--- START ---

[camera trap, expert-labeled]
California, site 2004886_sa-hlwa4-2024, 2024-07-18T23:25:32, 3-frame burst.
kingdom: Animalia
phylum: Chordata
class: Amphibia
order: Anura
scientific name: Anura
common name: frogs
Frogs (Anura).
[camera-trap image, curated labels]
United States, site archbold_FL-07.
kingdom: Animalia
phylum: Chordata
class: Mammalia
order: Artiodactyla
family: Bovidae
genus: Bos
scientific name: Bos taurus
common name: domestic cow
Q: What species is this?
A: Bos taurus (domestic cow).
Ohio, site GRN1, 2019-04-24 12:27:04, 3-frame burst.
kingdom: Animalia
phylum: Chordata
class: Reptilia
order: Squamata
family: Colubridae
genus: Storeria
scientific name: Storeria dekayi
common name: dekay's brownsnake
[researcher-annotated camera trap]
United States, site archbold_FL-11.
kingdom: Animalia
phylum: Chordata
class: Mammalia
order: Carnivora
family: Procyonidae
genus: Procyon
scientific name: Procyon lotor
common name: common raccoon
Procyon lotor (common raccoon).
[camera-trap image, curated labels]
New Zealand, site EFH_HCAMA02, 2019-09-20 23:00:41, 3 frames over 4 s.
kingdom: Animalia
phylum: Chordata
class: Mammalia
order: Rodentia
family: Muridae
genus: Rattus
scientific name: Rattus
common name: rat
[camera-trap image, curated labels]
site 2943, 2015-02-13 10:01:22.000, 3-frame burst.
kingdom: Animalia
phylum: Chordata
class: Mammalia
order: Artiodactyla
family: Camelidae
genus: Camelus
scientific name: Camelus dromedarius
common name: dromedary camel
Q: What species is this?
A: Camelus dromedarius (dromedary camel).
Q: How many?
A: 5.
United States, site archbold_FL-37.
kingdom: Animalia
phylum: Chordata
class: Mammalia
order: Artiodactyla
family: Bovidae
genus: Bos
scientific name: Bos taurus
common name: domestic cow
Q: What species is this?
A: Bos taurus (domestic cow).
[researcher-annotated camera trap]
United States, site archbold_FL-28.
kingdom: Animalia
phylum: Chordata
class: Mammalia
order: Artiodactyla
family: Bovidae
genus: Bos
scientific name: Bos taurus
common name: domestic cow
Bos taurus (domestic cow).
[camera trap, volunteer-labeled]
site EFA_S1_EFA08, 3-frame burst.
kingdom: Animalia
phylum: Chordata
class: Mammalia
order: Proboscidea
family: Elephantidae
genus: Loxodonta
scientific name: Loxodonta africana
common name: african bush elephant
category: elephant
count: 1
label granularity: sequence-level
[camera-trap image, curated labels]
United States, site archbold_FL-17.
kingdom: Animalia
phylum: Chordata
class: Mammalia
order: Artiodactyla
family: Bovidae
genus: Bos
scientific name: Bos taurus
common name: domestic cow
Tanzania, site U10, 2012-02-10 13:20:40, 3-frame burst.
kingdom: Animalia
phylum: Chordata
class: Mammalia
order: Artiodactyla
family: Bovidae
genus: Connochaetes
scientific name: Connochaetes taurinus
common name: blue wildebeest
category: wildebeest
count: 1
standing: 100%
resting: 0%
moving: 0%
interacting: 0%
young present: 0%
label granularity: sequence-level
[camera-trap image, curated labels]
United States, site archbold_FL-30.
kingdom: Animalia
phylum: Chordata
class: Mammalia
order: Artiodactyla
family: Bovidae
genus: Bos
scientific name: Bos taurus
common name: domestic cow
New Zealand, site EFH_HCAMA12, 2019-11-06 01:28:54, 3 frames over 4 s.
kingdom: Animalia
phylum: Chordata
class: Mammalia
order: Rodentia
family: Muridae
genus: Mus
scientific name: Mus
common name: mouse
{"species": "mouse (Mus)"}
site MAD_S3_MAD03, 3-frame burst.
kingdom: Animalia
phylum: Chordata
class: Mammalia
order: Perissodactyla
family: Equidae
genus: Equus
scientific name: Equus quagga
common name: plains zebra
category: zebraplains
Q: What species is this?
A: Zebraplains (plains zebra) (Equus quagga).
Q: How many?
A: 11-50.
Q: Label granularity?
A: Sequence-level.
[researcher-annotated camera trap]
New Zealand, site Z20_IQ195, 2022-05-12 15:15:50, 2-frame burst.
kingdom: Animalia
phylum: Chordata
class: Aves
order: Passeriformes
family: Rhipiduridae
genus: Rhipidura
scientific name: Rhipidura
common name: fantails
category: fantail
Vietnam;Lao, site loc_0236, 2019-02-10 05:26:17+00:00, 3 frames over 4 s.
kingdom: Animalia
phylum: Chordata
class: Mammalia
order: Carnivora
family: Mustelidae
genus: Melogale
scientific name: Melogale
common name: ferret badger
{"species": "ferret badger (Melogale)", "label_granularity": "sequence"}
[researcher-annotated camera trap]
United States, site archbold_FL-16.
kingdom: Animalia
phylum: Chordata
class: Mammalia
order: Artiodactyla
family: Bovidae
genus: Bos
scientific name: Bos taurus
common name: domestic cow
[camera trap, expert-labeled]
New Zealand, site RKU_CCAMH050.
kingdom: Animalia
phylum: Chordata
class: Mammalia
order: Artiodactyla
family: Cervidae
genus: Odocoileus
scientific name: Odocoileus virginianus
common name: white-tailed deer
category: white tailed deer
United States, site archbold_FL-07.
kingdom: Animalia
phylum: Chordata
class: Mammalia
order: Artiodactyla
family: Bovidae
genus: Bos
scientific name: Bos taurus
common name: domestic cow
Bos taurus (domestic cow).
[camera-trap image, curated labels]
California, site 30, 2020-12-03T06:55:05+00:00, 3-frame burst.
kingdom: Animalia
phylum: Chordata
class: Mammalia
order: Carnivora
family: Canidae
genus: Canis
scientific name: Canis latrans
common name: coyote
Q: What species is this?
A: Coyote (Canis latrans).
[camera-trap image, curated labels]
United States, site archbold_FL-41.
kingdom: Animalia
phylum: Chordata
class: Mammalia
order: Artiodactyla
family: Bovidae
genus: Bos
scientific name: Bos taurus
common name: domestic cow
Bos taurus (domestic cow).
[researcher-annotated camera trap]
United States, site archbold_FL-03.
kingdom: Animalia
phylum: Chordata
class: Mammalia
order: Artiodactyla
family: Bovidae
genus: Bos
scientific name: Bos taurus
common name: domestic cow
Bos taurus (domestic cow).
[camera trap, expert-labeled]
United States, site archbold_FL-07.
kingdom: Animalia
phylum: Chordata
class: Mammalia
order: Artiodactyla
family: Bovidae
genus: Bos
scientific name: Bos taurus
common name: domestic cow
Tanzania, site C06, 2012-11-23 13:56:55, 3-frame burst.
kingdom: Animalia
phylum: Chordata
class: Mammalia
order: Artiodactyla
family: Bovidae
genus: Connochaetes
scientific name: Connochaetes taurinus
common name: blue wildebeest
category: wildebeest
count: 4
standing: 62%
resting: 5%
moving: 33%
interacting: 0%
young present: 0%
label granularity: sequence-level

--- END ---

→ Task to carry out
Repeat the full set of records exactly.

→ Result for this exercise
[camera trap, expert-labeled]
California, site 2004886_sa-hlwa4-2024, 2024-07-18T23:25:32, 3-frame burst.
kingdom: Animalia
phylum: Chordata
class: Amphibia
order: Anura
scientific name: Anura
common name: frogs
Frogs (Anura).
[camera-trap image, curated labels]
United States, site archbold_FL-07.
kingdom: Animalia
phylum: Chordata
class: Mammalia
order: Artiodactyla
family: Bovidae
genus: Bos
scientific name: Bos taurus
common name: domestic cow
Q: What species is this?
A: Bos taurus (domestic cow).
Ohio, site GRN1, 2019-04-24 12:27:04, 3-frame burst.
kingdom: Animalia
phylum: Chordata
class: Reptilia
order: Squamata
family: Colubridae
genus: Storeria
scientific name: Storeria dekayi
common name: dekay's brownsnake
[researcher-annotated camera trap]
United States, site archbold_FL-11.
kingdom: Animalia
phylum: Chordata
class: Mammalia
order: Carnivora
family: Procyonidae
genus: Procyon
scientific name: Procyon lotor
common name: common raccoon
Procyon lotor (common raccoon).
[camera-trap image, curated labels]
New Zealand, site EFH_HCAMA02, 2019-09-20 23:00:41, 3 frames over 4 s.
kingdom: Animalia
phylum: Chordata
class: Mammalia
order: Rodentia
family: Muridae
genus: Rattus
scientific name: Rattus
common name: rat
[camera-trap image, curated labels]
site 2943, 2015-02-13 10:01:22.000, 3-frame burst.
kingdom: Animalia
phylum: Chordata
class: Mammalia
order: Artiodactyla
family: Camelidae
genus: Camelus
scientific name: Camelus dromedarius
common name: dromedary camel
Q: What species is this?
A: Camelus dromedarius (dromedary camel).
Q: How many?
A: 5.
United States, site archbold_FL-37.
kingdom: Animalia
phylum: Chordata
class: Mammalia
order: Artiodactyla
family: Bovidae
genus: Bos
scientific name: Bos taurus
common name: domestic cow
Q: What species is this?
A: Bos taurus (domestic cow).
[researcher-annotated camera trap]
United States, site archbold_FL-28.
kingdom: Animalia
phylum: Chordata
class: Mammalia
order: Artiodactyla
family: Bovidae
genus: Bos
scientific name: Bos taurus
common name: domestic cow
Bos taurus (domestic cow).
[camera trap, volunteer-labeled]
site EFA_S1_EFA08, 3-frame burst.
kingdom: Animalia
phylum: Chordata
class: Mammalia
order: Proboscidea
family: Elephantidae
genus: Loxodonta
scientific name: Loxodonta africana
common name: african bush elephant
category: elephant
count: 1
label granularity: sequence-level
[camera-trap image, curated labels]
United States, site archbold_FL-17.
kingdom: Animalia
phylum: Chordata
class: Mammalia
order: Artiodactyla
family: Bovidae
genus: Bos
scientific name: Bos taurus
common name: domestic cow
Tanzania, site U10, 2012-02-10 13:20:40, 3-frame burst.
kingdom: Animalia
phylum: Chordata
class: Mammalia
order: Artiodactyla
family: Bovidae
genus: Connochaetes
scientific name: Connochaetes taurinus
common name: blue wildebeest
category: wildebeest
count: 1
standing: 100%
resting: 0%
moving: 0%
interacting: 0%
young present: 0%
label granularity: sequence-level
[camera-trap image, curated labels]
United States, site archbold_FL-30.
kingdom: Animalia
phylum: Chordata
class: Mammalia
order: Artiodactyla
family: Bovidae
genus: Bos
scientific name: Bos taurus
common name: domestic cow
New Zealand, site EFH_HCAMA12, 2019-11-06 01:28:54, 3 frames over 4 s.
kingdom: Animalia
phylum: Chordata
class: Mammalia
order: Rodentia
family: Muridae
genus: Mus
scientific name: Mus
common name: mouse
{"species": "mouse (Mus)"}
site MAD_S3_MAD03, 3-frame burst.
kingdom: Animalia
phylum: Chordata
class: Mammalia
order: Perissodactyla
family: Equidae
genus: Equus
scientific name: Equus quagga
common name: plains zebra
category: zebraplains
Q: What species is this?
A: Zebraplains (plains zebra) (Equus quagga).
Q: How many?
A: 11-50.
Q: Label granularity?
A: Sequence-level.
[researcher-annotated camera trap]
New Zealand, site Z20_IQ195, 2022-05-12 15:15:50, 2-frame burst.
kingdom: Animalia
phylum: Chordata
class: Aves
order: Passeriformes
family: Rhipiduridae
genus: Rhipidura
scientific name: Rhipidura
common name: fantails
category: fantail
Vietnam;Lao, site loc_0236, 2019-02-10 05:26:17+00:00, 3 frames over 4 s.
kingdom: Animalia
phylum: Chordata
class: Mammalia
order: Carnivora
family: Mustelidae
genus: Melogale
scientific name: Melogale
common name: ferret badger
{"species": "ferret badger (Melogale)", "label_granularity": "sequence"}
[researcher-annotated camera trap]
United States, site archbold_FL-16.
kingdom: Animalia
phylum: Chordata
class: Mammalia
order: Artiodactyla
family: Bovidae
genus: Bos
scientific name: Bos taurus
common name: domestic cow
[camera trap, expert-labeled]
New Zealand, site RKU_CCAMH050.
kingdom: Animalia
phylum: Chordata
class: Mammalia
order: Artiodactyla
family: Cervidae
genus: Odocoileus
scientific name: Odocoileus virginianus
common name: white-tailed deer
category: white tailed deer
United States, site archbold_FL-07.
kingdom: Animalia
phylum: Chordata
class: Mammalia
order: Artiodactyla
family: Bovidae
genus: Bos
scientific name: Bos taurus
common name: domestic cow
Bos taurus (domestic cow).
[camera-trap image, curated labels]
California, site 30, 2020-12-03T06:55:05+00:00, 3-frame burst.
kingdom: Animalia
phylum: Chordata
class: Mammalia
order: Carnivora
family: Canidae
genus: Canis
scientific name: Canis latrans
common name: coyote
Q: What species is this?
A: Coyote (Canis latrans).
[camera-trap image, curated labels]
United States, site archbold_FL-41.
kingdom: Animalia
phylum: Chordata
class: Mammalia
order: Artiodactyla
family: Bovidae
genus: Bos
scientific name: Bos taurus
common name: domestic cow
Bos taurus (domestic cow).
[researcher-annotated camera trap]
United States, site archbold_FL-03.
kingdom: Animalia
phylum: Chordata
class: Mammalia
order: Artiodactyla
family: Bovidae
genus: Bos
scientific name: Bos taurus
common name: domestic cow
Bos taurus (domestic cow).
[camera trap, expert-labeled]
United States, site archbold_FL-07.
kingdom: Animalia
phylum: Chordata
class: Mammalia
order: Artiodactyla
family: Bovidae
genus: Bos
scientific name: Bos taurus
common name: domestic cow
Tanzania, site C06, 2012-11-23 13:56:55, 3-frame burst.
kingdom: Animalia
phylum: Chordata
class: Mammalia
order: Artiodactyla
family: Bovidae
genus: Connochaetes
scientific name: Connochaetes taurinus
common name: blue wildebeest
category: wildebeest
count: 4
standing: 62%
resting: 5%
moving: 33%
interacting: 0%
young present: 0%
label granularity: sequence-level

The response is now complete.